# SOURCE DOCUMENT

* begin *

I've ridden one of those bikes and it did have a bad stumble too. One of the graybeard posters here, Carl Allison, said that the timing chain (or adjuster) was the culprit on his bike after going through almost everything.
I don't think it's a weak spark. Having done extensive research on this – I think I've seen every post on the Internet regarding Sport 1100's and ignition - it seems to be ignition related. There is little empirical data – Dyno runs – on the effects of swapping out the DigiPlex ignition with something better and without vacuum advance designed for fuel economy. As Yogidozer notes above, and is reflected in Guzziology, there was an indication that swapping in a Spada Digiplex for the Sport 1100 cured the stumble. I spent all sorts of dyno time in 1996 or so when I had my first Sport trying to kill the problem, to no avail. It seems the Sport Digiplex advances the ignition curve very rapidly, with full advance happening rapidly and well before 3000 RPM, and which doesn't work well with the cams.

* end *

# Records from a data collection
* begin *

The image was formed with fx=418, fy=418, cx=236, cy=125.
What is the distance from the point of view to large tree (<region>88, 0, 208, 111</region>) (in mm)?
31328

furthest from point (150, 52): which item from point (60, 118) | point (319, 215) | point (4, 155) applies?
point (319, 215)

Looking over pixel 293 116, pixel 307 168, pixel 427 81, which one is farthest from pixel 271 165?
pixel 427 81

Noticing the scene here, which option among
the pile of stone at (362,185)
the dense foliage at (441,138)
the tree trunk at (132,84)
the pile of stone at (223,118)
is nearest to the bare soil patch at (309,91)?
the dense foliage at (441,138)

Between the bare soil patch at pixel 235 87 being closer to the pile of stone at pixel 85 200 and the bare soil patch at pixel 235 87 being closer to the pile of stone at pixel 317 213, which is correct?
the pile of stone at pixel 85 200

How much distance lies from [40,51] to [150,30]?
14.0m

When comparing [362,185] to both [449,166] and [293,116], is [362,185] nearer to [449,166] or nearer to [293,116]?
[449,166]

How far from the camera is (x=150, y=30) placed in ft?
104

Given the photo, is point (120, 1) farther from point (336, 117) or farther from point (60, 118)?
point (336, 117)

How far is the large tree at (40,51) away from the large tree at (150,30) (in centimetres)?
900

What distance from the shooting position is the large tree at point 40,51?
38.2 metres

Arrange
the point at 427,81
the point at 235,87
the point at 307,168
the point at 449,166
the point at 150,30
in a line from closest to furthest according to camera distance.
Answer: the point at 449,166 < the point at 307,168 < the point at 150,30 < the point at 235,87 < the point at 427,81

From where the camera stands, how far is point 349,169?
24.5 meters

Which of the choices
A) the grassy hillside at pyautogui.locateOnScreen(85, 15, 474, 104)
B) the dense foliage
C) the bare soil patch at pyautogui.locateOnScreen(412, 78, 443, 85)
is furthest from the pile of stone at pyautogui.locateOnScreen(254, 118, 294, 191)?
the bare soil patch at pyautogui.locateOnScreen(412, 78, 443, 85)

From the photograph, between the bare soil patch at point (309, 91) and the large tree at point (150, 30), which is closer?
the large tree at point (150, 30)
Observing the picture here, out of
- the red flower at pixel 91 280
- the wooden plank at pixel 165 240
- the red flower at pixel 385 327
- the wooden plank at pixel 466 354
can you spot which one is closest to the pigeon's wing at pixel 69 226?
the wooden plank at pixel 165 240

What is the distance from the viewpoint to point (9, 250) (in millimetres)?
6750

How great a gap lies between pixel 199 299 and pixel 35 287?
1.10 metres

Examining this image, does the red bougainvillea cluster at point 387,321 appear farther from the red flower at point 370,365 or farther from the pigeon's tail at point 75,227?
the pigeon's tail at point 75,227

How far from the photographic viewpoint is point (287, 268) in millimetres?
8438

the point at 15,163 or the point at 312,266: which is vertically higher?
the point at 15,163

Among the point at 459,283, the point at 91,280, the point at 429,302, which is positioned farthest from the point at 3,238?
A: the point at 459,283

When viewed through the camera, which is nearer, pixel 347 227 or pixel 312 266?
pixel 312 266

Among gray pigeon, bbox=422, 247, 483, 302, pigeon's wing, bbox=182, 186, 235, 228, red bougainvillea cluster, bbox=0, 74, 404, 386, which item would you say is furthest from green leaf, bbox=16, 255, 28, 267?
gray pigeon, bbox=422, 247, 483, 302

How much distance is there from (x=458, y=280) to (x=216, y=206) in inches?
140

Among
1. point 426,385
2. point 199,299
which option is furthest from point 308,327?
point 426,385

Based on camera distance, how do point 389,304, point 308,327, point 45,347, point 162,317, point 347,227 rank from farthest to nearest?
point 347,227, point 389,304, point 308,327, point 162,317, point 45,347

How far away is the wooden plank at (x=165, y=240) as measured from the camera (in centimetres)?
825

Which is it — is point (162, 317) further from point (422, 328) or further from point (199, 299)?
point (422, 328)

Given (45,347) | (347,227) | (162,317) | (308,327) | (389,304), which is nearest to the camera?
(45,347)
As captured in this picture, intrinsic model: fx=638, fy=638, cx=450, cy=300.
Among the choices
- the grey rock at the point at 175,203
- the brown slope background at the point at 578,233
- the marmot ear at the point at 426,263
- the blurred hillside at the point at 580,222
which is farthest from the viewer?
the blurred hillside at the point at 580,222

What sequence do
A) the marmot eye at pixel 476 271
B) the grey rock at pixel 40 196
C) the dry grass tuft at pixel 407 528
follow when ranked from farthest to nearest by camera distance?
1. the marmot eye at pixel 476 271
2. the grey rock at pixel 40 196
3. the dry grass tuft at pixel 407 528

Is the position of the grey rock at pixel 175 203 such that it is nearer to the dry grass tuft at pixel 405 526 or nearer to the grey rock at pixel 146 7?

* end *

# EXERCISE
Quote the forum post exactly, everything from "I don't think" down to "with the cams.". Work only from the forum post on the Sport 1100 ignition stumble.

# ANSWER TO THE TASK
I don't think it's a weak spark. Having done extensive research on this – I think I've seen every post on the Internet regarding Sport 1100's and ignition - it seems to be ignition related. There is little empirical data – Dyno runs – on the effects of swapping out the DigiPlex ignition with something better and without vacuum advance designed for fuel economy. As Yogidozer notes above, and is reflected in Guzziology, there was an indication that swapping in a Spada Digiplex for the Sport 1100 cured the stumble. I spent all sorts of dyno time in 1996 or so when I had my first Sport trying to kill the problem, to no avail. It seems the Sport Digiplex advances the ignition curve very rapidly, with full advance happening rapidly and well before 3000 RPM, and which doesn't work well with the cams.